He wore a tartan kilt, a beard bushy enough to hide a robin's nest, a Scottish beret and a yellow T-shirt stretched heroically across a more than ample girth. Dancing across the barroom floor to unleash a Nerf Ball hook shot, Dan Sillers looked like a cartoon character come to life.
"They didn't tell me I'd be using a ball," joked Sillers, who claimed he thought he had entered a drinking contest. The University of the District of Columbia professor, who competed Thursday night in a Great Shooters contest sponsored by Southern Comfort liquors, added, "I had to buy a bottle of that stuff this week and practice."
A dozen nerfball wizards showed up at Wolensky's bar on Pennsylvania Avenue NW for the second of six regional playoffs in this national competition to determine who has misspent more hours throwing a sponge ball through a tiny plastic hoop. Each contestant took 10 shots at a hoop six feet high. The top five were transported to the Capital Centre the same night to compete during half time of the Bullets' game against the Golden State Warriors.
"This is the short person's answer to the NBA. Size and skill don't really matter," said John Eckel, the referee for Thursday night's event and one of the originators of this subsport. "We haven't had to throw anybody out for drug abuse. Of course, we haven't done any testing, either."
Nerfball would seem the perfect sport for the elbow-bending patrons of a liquor company. It is the one sport, say aficionados, that penalizes speed and power. A soft touch developed during years of picking up dimes from wet bar tops will always triumph over pure athleticism.
"The skinny guys here have no staying power," said 47-year-old Tommy Flor, who has added an impressive amount of poundage to his frame since playing football for the University of Maryland a few decades ago. "I outmuscle everybody underneath. I'm used to the pressure. I don't wilt."
Monica Coleman, 21, the only woman in the contest, advanced to Thursday night's regional by winning a preliminary round against all comers at her local bar. During the practice session she waged her own psychological warfare.
"The only reason I won is because nobody else was there to compete. It was total luck. I don't have a chance."
Her prediction proved accurate. She missed every one of her 10 shots except the last, a driving layup to the six-foot-high hoop that was ruled illegal. The two big men, Sillers in his kilt and Flor, had only a little more luck. Flor managed to take all of his shots, including hook and turnaround jumper, without removing the torpedo-sized cigar from his mouth. Unfortunately he made only two.
The five who did make it to the Capital Centre fared much better at the bar. When the time came for them to compete at half time, after a bus ride and a few pitchers of Slam Dunk Shooters, a reportedly lethal alcoholic concoction, they melted under the lights.

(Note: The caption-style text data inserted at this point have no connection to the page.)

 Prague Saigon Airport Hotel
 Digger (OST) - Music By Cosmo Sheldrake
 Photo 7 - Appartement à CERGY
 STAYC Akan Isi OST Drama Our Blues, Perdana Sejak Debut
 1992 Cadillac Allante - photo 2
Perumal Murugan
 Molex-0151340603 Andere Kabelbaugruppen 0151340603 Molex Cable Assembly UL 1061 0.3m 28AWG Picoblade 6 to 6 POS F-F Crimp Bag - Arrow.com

Joe ("Nerfball is my life") Cuozzo, a 26-year-old accountant with three Nerf baskets in his home, hit just one out of 10 attempts at the basket set up at half-court.

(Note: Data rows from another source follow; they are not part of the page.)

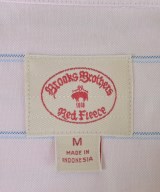 Brooks Brothers Red Fleece（ブルックスブラザーズレッドフリース）カジュアルシャツ ピンク サイズ:M メンズ/2200620645188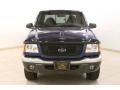 2003 Sonic Blue Metallic Ford Ranger FX4 SuperCab 4x4  photo #2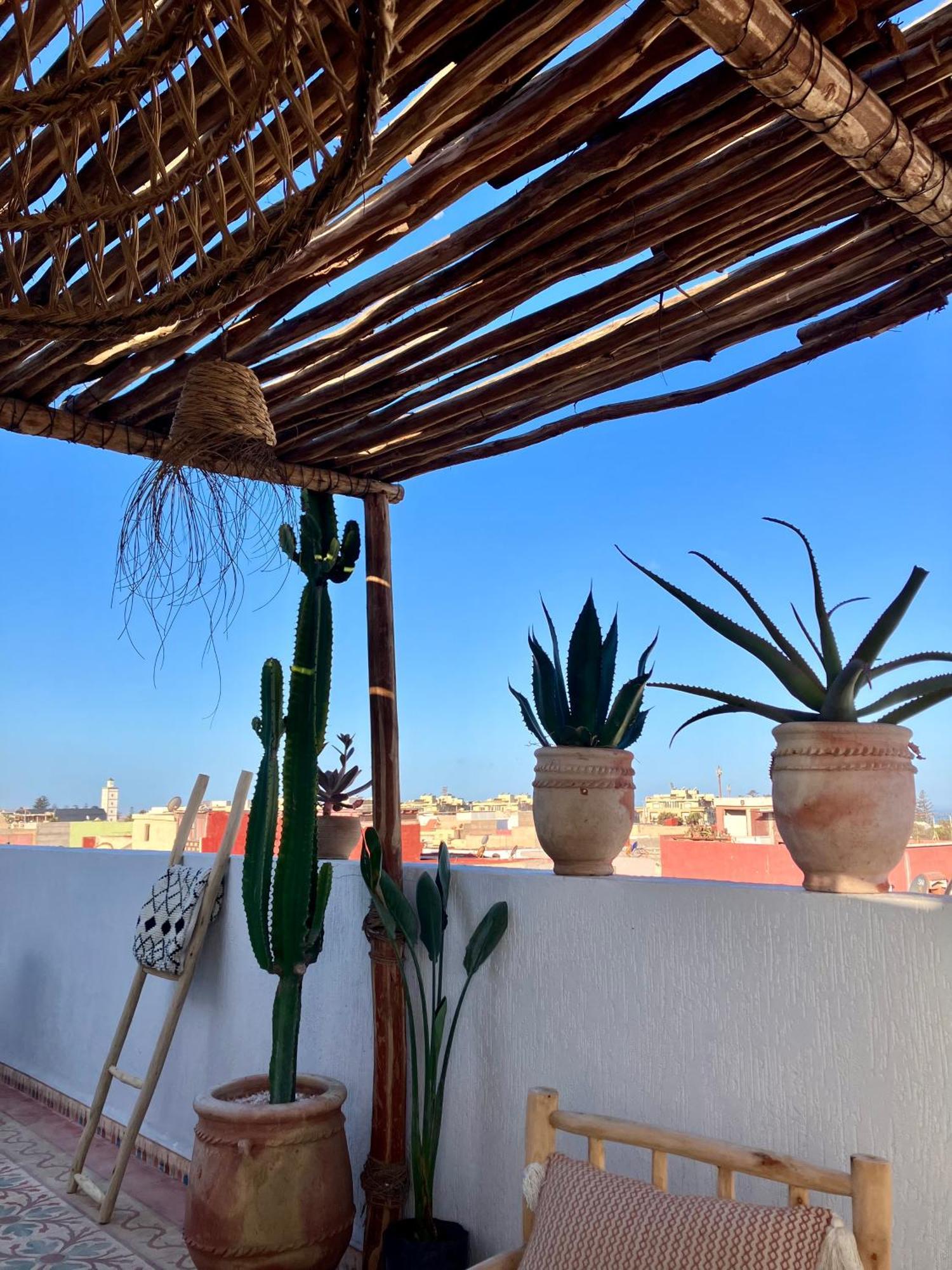 Dar Aya Essaouira Apartment ภายนอก รูปภาพ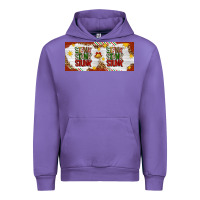 Tulip Stink stank stunk Urban Hoodie - Artiststas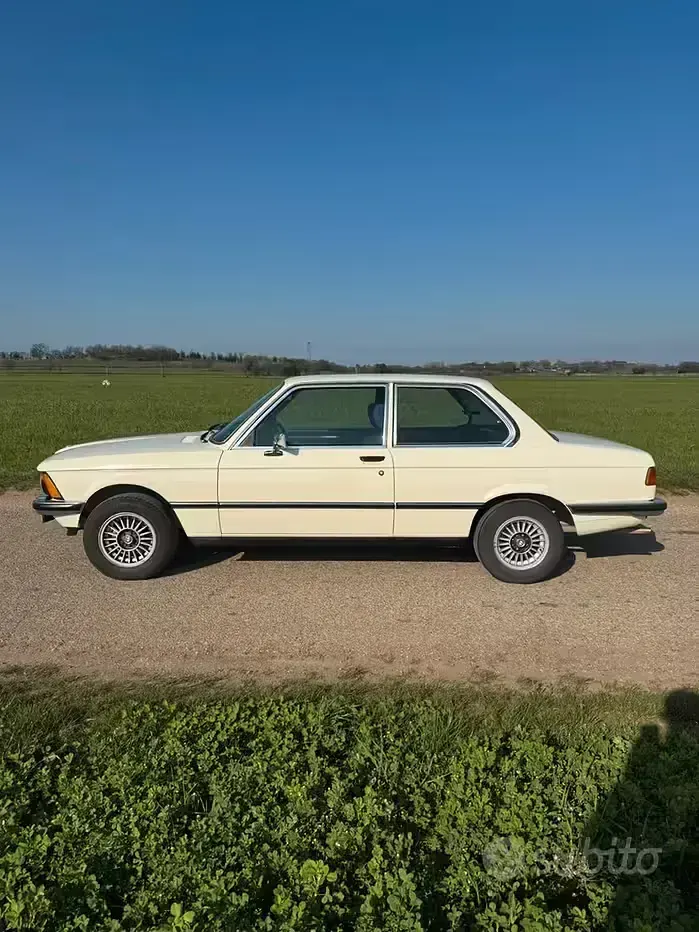 Usata BMW 316 1970 Coupé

"The wind out there was terrible," said Cuozzo. "And I'm used to bar lighting."
The winner, Barry Williams of Morgantown, W. Va., needed just two buckets to win. His reward will be a trip to New York for the finals on April 16 and a chance to win an all-expenses-paid trip for two to an NBA championship playoff game and a dinner with Hall of Famer Jerry West, now general manager of the Los Angeles Lakers.
Thursday night Williams and the other four shooters earned no obvious reward for their efforts. When the contest was over, the crowd of 8,125 booed. One spectator took the trouble to lean out of the cheap seats and yell, "You guys stink."
"I can understand that," said Jim Burns, a 24-year-old student at the University of Virginia. "I'm originally from Philadelphia."